### Text under study

This has happened to two cameras. You see I'll put a tape in and then review it, and I guess it's a bad tape because I heard some weird noise when fast forwarding and the next thing I know, the time-code is always at 0:00, and the camera detects absolutely NO footage when there is lots of footage. All I get is a blue screen when I hit play I thought it was the cameras fault, so I got a new one. And that same tape was playing fine, until I was fast forwarding, heard a strange noise and now this camera has the time code at 0:00, and detects no footage when I play it. What the hell is going on here?? Can someone please tell me how to fix it. Furthermore I have VERY IMPORTANT footage on this tape that keeps on screwing up the camera, so how am I suppose to get it off??
In addition to what PFloyd asked, how are your trying to view it? On a computer or plugged into your television? If on a computer, what program are you using to view it?
I am just trying to play the tape on the camera. And the brand doesn't matter, because this happens with any tape I put in the camera. And this problem has happened to two cameras. Basically the tape corrupted the camera to the point where when playing any tape it doesn't detect any footage, the time code is 0:00. When I press play it's just a blue screen. I need to get this footage off. Is there a cheap way to transfer dv's to the computer, when I can't afford to buy another camera to do so???
Very freaky, but it can't be something else than that you had very bad luck by having two camcorders with exactly the same production flaw. What is the brand and type? Did you get some inferior brand or so? I would immediately go back to the store where you bought the camcorder for a full refund and have them play the tapes on another camcorder.
It's not so much the camcorder as it is the bad tape. It all started when I put in a bad tape, in my sony handycam and it mechanically dislodged the tape deck, (there was nothing visibly wrong with the tape, too this day I really have no idea how it happened) and when I tried other tapes, I guess those tapes also became infected, because when I bought a NEW camera and tried DIFFERENT tapes, this same exact thing happened. That is really no excuse though. You can tell by observing the mechanical function of a dv camera closing that it is way to delicate and it seems the most minor thing can dislodge it and ruin it. I have had 2 different tapes ruin 2 different cameras. F'n ridiculous, a camera shouldn't be so cheap.
What brand of tape caused the first problem. I want to be sure that I never get any. I still have a hard time believing that the camcorders weren't defective to begin with. Did you purchase them new?

### Excerpted records
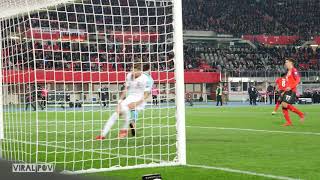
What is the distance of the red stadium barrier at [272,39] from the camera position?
5284cm

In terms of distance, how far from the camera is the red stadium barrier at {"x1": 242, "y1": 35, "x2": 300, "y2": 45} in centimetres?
5284

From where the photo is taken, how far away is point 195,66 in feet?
154

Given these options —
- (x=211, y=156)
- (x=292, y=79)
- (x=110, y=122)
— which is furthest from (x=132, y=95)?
(x=292, y=79)

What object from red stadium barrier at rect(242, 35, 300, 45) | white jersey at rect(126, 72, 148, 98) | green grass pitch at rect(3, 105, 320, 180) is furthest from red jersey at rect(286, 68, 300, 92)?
red stadium barrier at rect(242, 35, 300, 45)

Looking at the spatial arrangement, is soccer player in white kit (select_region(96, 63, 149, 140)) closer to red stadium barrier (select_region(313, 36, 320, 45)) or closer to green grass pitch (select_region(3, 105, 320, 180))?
green grass pitch (select_region(3, 105, 320, 180))

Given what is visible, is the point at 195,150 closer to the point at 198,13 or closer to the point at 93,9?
the point at 93,9

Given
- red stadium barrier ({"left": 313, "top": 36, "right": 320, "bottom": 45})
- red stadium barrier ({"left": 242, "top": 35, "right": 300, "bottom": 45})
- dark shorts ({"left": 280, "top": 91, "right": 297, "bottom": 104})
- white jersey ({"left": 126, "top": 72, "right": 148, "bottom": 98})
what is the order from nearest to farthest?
white jersey ({"left": 126, "top": 72, "right": 148, "bottom": 98}), dark shorts ({"left": 280, "top": 91, "right": 297, "bottom": 104}), red stadium barrier ({"left": 242, "top": 35, "right": 300, "bottom": 45}), red stadium barrier ({"left": 313, "top": 36, "right": 320, "bottom": 45})

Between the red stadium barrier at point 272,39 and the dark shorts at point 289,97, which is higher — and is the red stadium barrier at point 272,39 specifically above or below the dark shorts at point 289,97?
above

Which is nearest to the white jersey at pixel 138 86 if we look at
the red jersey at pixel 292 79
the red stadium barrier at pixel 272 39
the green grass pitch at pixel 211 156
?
the green grass pitch at pixel 211 156

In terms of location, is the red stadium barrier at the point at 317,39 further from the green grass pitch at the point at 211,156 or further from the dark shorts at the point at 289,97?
the green grass pitch at the point at 211,156

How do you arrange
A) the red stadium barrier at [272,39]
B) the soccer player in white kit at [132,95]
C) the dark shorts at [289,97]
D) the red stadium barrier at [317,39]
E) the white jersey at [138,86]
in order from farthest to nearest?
the red stadium barrier at [317,39] → the red stadium barrier at [272,39] → the dark shorts at [289,97] → the white jersey at [138,86] → the soccer player in white kit at [132,95]

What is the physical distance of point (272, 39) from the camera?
53.5 meters

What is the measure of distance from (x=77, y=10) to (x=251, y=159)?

### Work to complete
Answer these about the camcorder thread:
1. What appears on the screen when play is pressed?
2. What camera was the bad tape first put into?
3. Besides a full refund, what does one reply suggest having the store do?

### Answer for this exercise
1. A blue screen.
2. A Sony Handycam.
3. Play the tapes on another camcorder.